McDonald's (MCD) surprised investors Tuesday with stronger-than-expected comparable sales figures that belied both tough domestic competition and specific challenges in key overseas markets.
However, the world's largest restaurant chain has been consistently growing sales in the United Kingdom for more than a decade, using Europe's key market as an incubator for marketing ideas and strategy changes around the world.
And given the group's U.K. success, that could be an excellent precursor for its stock performance in the months ahead.
McDonald's posted a 6% rise in comparable global sales for the three months ending in September, the company said, with revenues tabbed at $5.75 billion.
CEO Steven Easterbrook touted the ninth consecutive quarterly gain in comparable sales -- which the company defines as stores open for more than a year -- during a conference call with investors, but that figure pales when compared to the 46-quarter run seen in the United Kingdom.
McDonald's doesn't break out U.K. sales from its "international lead markets" segment, which recorded comparable growth of 5.7%, but it nonetheless noted that locations in the country are having "great success in their modernized restaurants."
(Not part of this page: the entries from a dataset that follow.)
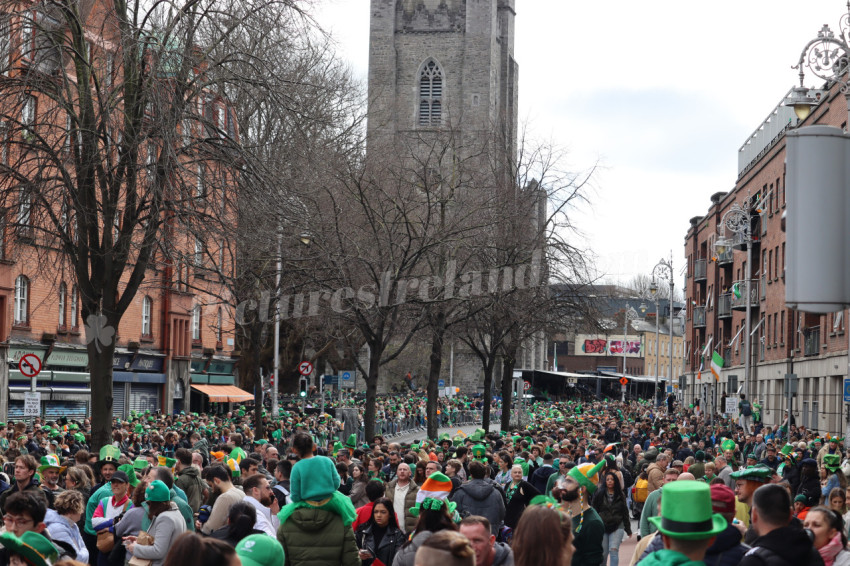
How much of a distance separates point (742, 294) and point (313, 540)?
52.0m

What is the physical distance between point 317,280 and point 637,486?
11810mm

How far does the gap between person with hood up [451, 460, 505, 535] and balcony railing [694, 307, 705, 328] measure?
6297 centimetres

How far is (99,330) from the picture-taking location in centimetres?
1906

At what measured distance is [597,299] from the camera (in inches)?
1511

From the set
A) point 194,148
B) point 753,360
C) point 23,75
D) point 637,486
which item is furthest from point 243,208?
point 753,360

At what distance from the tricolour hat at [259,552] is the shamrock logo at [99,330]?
13475 millimetres

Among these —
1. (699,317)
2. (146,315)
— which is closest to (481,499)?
(146,315)

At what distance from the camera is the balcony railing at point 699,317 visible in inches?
2891

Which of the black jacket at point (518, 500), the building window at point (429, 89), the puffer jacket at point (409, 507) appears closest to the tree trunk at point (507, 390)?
the black jacket at point (518, 500)

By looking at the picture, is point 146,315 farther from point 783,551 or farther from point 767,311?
point 783,551

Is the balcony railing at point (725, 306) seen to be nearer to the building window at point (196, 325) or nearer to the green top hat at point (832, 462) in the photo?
the building window at point (196, 325)

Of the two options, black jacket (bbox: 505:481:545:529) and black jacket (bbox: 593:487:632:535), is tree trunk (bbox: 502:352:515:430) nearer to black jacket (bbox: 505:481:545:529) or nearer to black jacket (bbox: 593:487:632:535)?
black jacket (bbox: 593:487:632:535)

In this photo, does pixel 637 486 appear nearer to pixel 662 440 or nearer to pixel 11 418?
pixel 662 440

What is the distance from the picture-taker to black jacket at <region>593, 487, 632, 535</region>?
14.5 metres
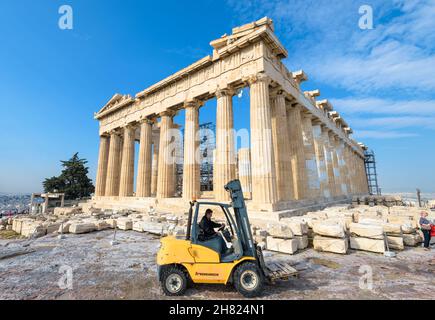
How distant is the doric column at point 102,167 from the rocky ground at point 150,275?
21.2m

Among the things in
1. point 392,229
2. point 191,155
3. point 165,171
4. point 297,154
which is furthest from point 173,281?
point 297,154

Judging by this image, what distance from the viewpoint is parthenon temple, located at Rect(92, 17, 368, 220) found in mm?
14273

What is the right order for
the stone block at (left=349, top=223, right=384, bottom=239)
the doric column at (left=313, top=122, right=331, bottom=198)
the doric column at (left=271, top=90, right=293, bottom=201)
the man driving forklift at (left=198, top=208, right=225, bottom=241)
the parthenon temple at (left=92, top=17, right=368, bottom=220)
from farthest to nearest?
the doric column at (left=313, top=122, right=331, bottom=198) < the doric column at (left=271, top=90, right=293, bottom=201) < the parthenon temple at (left=92, top=17, right=368, bottom=220) < the stone block at (left=349, top=223, right=384, bottom=239) < the man driving forklift at (left=198, top=208, right=225, bottom=241)

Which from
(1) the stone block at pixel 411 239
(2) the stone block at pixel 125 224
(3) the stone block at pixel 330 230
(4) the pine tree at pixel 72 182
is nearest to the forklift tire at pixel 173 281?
(3) the stone block at pixel 330 230

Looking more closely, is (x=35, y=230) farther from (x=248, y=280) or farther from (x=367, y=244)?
(x=367, y=244)

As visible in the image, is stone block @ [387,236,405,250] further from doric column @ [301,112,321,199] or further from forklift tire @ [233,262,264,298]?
doric column @ [301,112,321,199]

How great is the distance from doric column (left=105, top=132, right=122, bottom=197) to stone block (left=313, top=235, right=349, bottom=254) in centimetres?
2573

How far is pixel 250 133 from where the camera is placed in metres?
14.3

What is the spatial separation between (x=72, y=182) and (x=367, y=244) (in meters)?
49.7

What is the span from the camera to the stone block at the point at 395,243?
7.26 meters

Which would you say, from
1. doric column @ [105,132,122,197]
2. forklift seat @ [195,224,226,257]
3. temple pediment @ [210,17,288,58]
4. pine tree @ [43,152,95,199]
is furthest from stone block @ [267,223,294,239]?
pine tree @ [43,152,95,199]
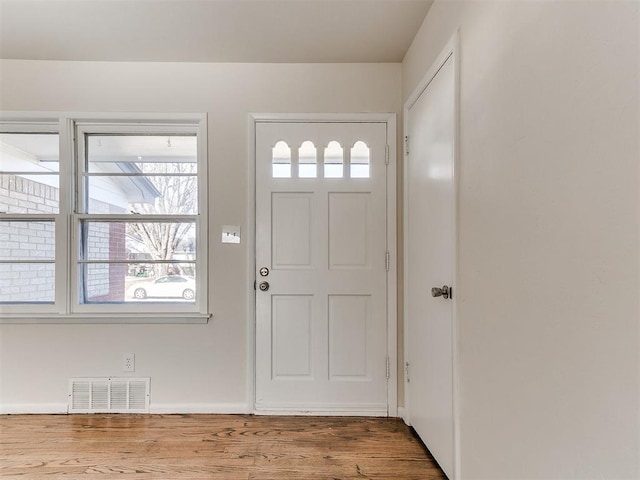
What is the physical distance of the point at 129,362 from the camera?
7.20ft

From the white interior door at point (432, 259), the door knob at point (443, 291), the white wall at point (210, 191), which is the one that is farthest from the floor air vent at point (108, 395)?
the door knob at point (443, 291)

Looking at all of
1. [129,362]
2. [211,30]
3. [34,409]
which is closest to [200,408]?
[129,362]

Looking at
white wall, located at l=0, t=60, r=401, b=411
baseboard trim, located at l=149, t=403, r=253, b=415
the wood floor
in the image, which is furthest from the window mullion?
baseboard trim, located at l=149, t=403, r=253, b=415

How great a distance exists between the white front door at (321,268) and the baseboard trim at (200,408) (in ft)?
0.45

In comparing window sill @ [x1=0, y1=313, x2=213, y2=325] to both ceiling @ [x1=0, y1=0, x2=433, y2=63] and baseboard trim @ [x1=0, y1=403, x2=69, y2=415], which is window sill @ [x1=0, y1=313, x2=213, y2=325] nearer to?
baseboard trim @ [x1=0, y1=403, x2=69, y2=415]

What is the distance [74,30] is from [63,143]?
2.33 ft

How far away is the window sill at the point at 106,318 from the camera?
2.18 metres

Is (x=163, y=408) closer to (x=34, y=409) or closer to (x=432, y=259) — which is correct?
(x=34, y=409)

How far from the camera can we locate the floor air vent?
218cm

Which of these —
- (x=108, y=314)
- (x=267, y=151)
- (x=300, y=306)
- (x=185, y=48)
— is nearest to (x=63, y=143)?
(x=185, y=48)

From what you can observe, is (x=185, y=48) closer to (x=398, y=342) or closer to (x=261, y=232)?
(x=261, y=232)

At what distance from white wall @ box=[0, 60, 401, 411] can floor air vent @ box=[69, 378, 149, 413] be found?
0.17ft

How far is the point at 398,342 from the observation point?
219 centimetres

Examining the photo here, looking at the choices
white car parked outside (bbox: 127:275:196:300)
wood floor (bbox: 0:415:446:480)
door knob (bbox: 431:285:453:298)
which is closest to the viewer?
door knob (bbox: 431:285:453:298)
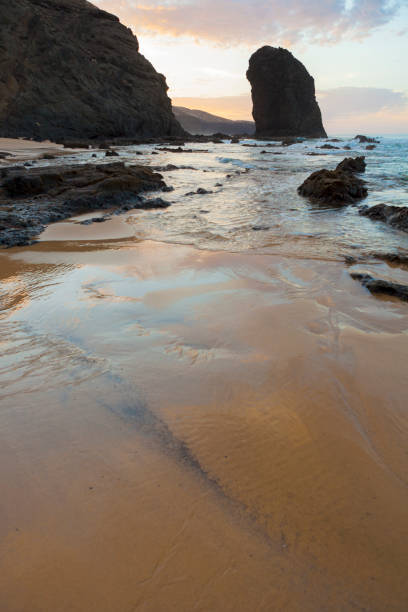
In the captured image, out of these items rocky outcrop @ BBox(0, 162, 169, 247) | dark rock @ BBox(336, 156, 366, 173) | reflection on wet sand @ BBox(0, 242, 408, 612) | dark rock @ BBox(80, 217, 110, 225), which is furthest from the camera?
dark rock @ BBox(336, 156, 366, 173)

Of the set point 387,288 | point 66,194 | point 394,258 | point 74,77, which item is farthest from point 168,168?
point 74,77

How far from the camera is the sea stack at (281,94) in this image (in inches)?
2408

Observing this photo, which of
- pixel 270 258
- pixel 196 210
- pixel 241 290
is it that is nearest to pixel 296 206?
pixel 196 210

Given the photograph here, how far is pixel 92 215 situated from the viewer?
6180 mm

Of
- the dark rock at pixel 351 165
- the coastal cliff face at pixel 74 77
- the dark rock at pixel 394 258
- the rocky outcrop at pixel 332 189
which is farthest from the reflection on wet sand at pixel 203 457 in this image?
the coastal cliff face at pixel 74 77

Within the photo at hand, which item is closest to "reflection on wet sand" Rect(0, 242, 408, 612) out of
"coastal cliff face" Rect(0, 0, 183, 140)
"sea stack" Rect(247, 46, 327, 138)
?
"coastal cliff face" Rect(0, 0, 183, 140)

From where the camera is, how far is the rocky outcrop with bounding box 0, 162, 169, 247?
5702 mm

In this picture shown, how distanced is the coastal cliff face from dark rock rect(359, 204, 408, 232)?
1157 inches

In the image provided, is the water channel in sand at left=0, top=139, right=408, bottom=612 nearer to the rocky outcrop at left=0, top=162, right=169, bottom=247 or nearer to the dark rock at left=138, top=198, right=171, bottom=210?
the rocky outcrop at left=0, top=162, right=169, bottom=247

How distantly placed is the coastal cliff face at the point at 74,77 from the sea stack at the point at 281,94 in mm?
27952

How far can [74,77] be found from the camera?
3284 centimetres

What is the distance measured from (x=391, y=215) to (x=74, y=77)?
3696 centimetres

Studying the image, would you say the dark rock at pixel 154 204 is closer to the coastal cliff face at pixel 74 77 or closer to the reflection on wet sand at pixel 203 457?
the reflection on wet sand at pixel 203 457

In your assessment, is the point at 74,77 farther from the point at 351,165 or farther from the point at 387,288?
the point at 387,288
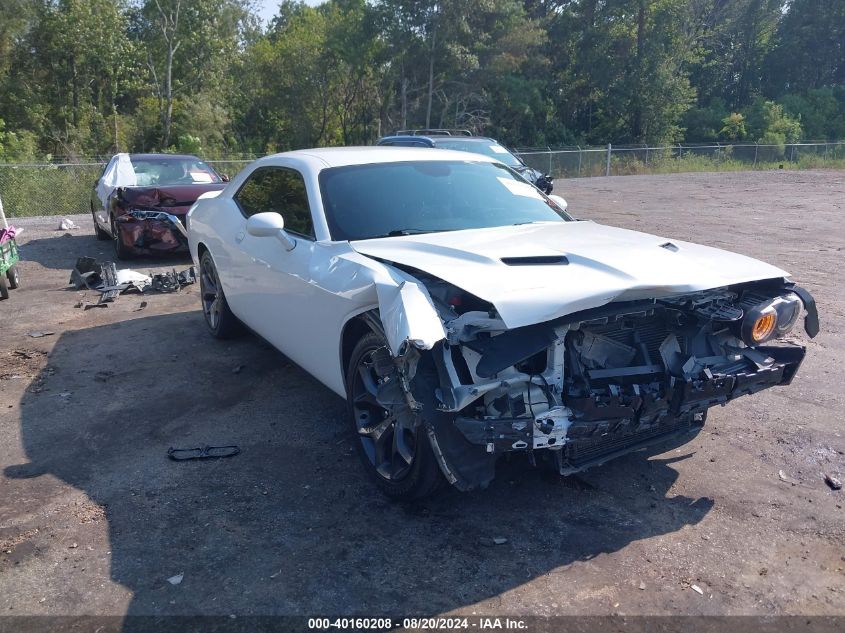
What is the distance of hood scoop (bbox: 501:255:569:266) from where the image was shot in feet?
11.4

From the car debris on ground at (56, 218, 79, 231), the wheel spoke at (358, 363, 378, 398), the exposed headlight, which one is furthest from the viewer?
the car debris on ground at (56, 218, 79, 231)

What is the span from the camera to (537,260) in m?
3.52

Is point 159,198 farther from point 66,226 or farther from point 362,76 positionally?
point 362,76

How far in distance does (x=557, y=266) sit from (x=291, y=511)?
183 cm

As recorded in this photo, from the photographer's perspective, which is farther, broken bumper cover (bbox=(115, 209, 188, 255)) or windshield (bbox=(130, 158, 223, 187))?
windshield (bbox=(130, 158, 223, 187))

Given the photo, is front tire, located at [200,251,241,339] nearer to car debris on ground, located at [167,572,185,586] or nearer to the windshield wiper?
the windshield wiper

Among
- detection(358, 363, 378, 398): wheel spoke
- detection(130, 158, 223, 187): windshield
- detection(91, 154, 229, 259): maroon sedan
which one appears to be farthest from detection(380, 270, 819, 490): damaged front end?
detection(130, 158, 223, 187): windshield

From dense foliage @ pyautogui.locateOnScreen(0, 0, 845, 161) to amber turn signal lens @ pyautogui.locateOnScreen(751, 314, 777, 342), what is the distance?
94.0ft

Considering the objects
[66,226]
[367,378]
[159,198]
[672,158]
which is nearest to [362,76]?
[672,158]

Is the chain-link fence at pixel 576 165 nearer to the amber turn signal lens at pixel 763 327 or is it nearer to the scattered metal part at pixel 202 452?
the scattered metal part at pixel 202 452

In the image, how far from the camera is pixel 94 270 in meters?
8.98

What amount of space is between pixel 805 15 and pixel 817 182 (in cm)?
4139

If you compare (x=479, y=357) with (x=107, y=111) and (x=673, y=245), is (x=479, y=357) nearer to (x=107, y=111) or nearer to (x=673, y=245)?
(x=673, y=245)

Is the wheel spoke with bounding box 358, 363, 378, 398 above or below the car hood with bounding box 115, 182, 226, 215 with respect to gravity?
below
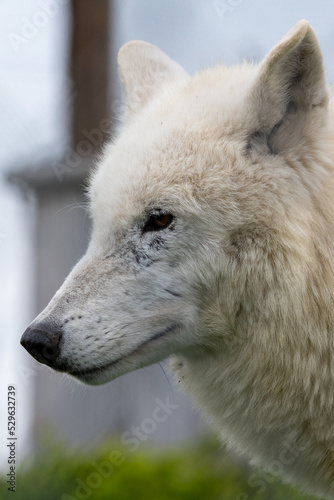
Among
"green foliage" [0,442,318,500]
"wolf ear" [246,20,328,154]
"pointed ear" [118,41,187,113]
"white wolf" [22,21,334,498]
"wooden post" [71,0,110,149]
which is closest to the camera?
"wolf ear" [246,20,328,154]

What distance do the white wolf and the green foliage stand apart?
1796 mm

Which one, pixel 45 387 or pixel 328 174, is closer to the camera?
pixel 328 174

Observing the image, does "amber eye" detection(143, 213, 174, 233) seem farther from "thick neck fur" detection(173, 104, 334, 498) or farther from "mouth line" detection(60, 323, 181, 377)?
"mouth line" detection(60, 323, 181, 377)

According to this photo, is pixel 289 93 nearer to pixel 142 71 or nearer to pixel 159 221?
pixel 159 221

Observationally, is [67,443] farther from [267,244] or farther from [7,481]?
[267,244]

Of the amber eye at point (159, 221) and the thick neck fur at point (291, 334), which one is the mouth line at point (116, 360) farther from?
the amber eye at point (159, 221)

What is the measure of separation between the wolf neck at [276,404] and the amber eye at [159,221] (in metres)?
0.67

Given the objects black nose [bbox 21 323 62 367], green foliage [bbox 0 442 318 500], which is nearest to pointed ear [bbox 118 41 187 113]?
black nose [bbox 21 323 62 367]

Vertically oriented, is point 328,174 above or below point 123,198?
below

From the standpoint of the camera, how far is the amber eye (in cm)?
314

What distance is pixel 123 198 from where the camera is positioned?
3.19 m

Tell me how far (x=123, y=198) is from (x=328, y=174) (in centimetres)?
95

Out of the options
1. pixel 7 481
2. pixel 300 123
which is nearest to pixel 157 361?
pixel 300 123

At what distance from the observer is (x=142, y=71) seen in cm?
419
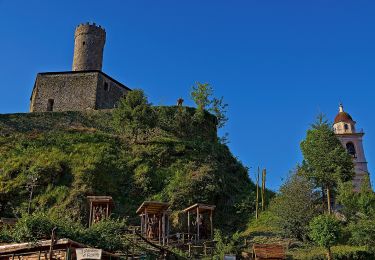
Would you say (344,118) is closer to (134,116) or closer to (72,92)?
(134,116)

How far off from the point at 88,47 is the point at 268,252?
31616 mm

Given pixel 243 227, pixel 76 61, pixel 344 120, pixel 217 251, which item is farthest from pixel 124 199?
pixel 344 120

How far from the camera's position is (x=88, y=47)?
1793 inches

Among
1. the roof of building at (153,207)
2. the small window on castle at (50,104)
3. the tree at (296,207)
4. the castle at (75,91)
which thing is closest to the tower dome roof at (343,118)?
the castle at (75,91)

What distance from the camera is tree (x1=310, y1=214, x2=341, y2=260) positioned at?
20297 millimetres

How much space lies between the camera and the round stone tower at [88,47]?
4494cm

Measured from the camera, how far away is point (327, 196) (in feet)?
91.1

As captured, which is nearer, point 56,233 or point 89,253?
point 89,253

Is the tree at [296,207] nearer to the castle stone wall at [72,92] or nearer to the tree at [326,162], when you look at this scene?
the tree at [326,162]

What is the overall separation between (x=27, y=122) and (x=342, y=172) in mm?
24208

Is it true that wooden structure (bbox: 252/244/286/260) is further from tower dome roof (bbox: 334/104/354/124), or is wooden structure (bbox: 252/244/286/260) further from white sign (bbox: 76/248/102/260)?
tower dome roof (bbox: 334/104/354/124)

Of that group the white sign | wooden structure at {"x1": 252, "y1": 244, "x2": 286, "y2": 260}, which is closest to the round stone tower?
wooden structure at {"x1": 252, "y1": 244, "x2": 286, "y2": 260}

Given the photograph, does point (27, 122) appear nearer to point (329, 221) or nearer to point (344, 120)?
point (329, 221)

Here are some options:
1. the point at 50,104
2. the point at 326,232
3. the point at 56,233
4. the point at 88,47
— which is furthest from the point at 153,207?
the point at 88,47
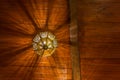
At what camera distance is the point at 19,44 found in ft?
12.7

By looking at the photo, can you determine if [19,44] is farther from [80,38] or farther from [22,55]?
[80,38]

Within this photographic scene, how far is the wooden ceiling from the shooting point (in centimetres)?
378

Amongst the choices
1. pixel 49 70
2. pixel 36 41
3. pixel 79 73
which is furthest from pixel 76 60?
pixel 36 41

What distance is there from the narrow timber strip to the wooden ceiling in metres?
0.08

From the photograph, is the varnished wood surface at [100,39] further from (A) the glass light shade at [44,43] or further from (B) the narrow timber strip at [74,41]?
(A) the glass light shade at [44,43]

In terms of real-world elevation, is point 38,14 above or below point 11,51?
above

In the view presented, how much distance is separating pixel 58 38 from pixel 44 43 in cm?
45

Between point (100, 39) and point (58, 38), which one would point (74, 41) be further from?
point (100, 39)

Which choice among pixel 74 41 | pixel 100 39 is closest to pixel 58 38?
pixel 74 41

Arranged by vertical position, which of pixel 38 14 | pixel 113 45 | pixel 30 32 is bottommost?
pixel 113 45

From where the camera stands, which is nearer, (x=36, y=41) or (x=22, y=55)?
(x=36, y=41)

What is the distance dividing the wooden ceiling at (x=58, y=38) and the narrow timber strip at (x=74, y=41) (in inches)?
3.3

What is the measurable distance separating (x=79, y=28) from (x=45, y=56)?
812 mm

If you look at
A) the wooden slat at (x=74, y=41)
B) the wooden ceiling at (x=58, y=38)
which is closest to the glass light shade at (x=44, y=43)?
the wooden ceiling at (x=58, y=38)
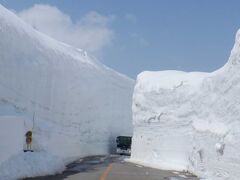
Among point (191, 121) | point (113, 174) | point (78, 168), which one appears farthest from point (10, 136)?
point (191, 121)

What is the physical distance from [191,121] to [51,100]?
11.5 meters

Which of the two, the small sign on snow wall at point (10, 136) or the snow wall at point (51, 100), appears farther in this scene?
the snow wall at point (51, 100)

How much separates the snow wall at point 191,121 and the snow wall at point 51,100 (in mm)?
5781

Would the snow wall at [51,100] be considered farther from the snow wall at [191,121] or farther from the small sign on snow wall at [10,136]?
the snow wall at [191,121]

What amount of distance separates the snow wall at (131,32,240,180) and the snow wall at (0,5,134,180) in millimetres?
5781

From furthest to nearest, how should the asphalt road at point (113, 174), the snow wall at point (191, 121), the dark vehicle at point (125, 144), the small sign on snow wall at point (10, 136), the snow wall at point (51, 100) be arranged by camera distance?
the dark vehicle at point (125, 144) → the snow wall at point (51, 100) → the asphalt road at point (113, 174) → the snow wall at point (191, 121) → the small sign on snow wall at point (10, 136)

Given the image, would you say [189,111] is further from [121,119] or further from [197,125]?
[121,119]

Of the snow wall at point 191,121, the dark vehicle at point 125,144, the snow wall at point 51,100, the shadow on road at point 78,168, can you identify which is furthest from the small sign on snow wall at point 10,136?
the dark vehicle at point 125,144

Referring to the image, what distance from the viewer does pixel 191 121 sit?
96.8ft

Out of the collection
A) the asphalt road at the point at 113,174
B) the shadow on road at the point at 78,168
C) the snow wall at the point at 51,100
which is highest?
the snow wall at the point at 51,100

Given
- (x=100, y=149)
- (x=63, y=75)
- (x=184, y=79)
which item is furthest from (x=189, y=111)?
(x=100, y=149)

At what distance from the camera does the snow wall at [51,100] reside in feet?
65.0

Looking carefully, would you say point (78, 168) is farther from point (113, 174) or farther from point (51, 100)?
point (51, 100)

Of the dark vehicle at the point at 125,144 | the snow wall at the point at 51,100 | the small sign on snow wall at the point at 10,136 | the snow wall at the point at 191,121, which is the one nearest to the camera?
the small sign on snow wall at the point at 10,136
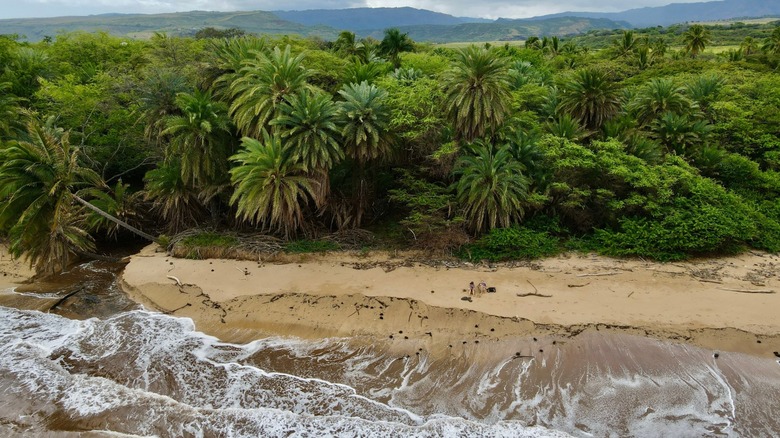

Interestingly, U.K. sales were driven in no small part to the rollout of delivery service via the UberEATs app, which is in use at around 20% of the group's 1,250 U.K. stores after its debut earlier this year.
Since then, McDonald's has notched record sales in both July and August in Britain in what U.K. CEO Paul Pomroy called "an increasingly competitive market."
"We're getting enough of an early read to be encouraged by delivery," said CFO Kevin Ozan during a conference call with investors, adding that delivery availability was a "meaningful contributor" to comparable sales growth where it was available.
While Ozan declined to detail the degree to which delivery options added to sales growth, the rollout could nonetheless be a compelling addition to McDonald's ruthless path of innovation and reinvention.
Remember, this is the company that was, only 15 years ago, synonymous with poor health and fattening foods, thanks in large part to its portrayal in the hit documentary Super Size Me.
That film, which many believed could have signaled the downfall of one of America's greatest corporate successes, instead gave birth to a major menu transformation -- its "Go Active" push -- that ultimately redefined the global fast-food industry.
In fact, McDonald's stock has risen more than 522% since Morgan Spurlock's low-budget movie debut in May 2004, nearly five times more than the Dow Jones Industrial Average.
It's worth noting, however, that McDonald's has had a firm grip on the U.K. market for a number of years and has around 500 more stores than its nearest rival, Burger King, up and down the country.
The broader U.K. fast-food market isn't nearly as competitive as it is in the United States, where the group scraps for customers in a field of midmarket restaurants, nationwide pizza delivery chains and take-home food options from grocery stores that simply don't exist to the same degree in Britain.
Furthermore, while U.K. sales may continue to advance, margin pressures owing to food import costs in the wake of the pound's 12% collapse against the U.S. dollar since the country voted to leave the European Union in June 2016 still echo around the group's supply chain.
That said, McDonald's has smashed most of its peer group -- including Starbucks (SBUX) , Yum Brands (YUM) , Domino's Pizza (DPZ) and Restaurant Brands International (QSR) -- with a year-to-date gain of nearly 35%.
Investors looking to get a sneak peek into its 2018 performance would do well to monitor its U.K. success.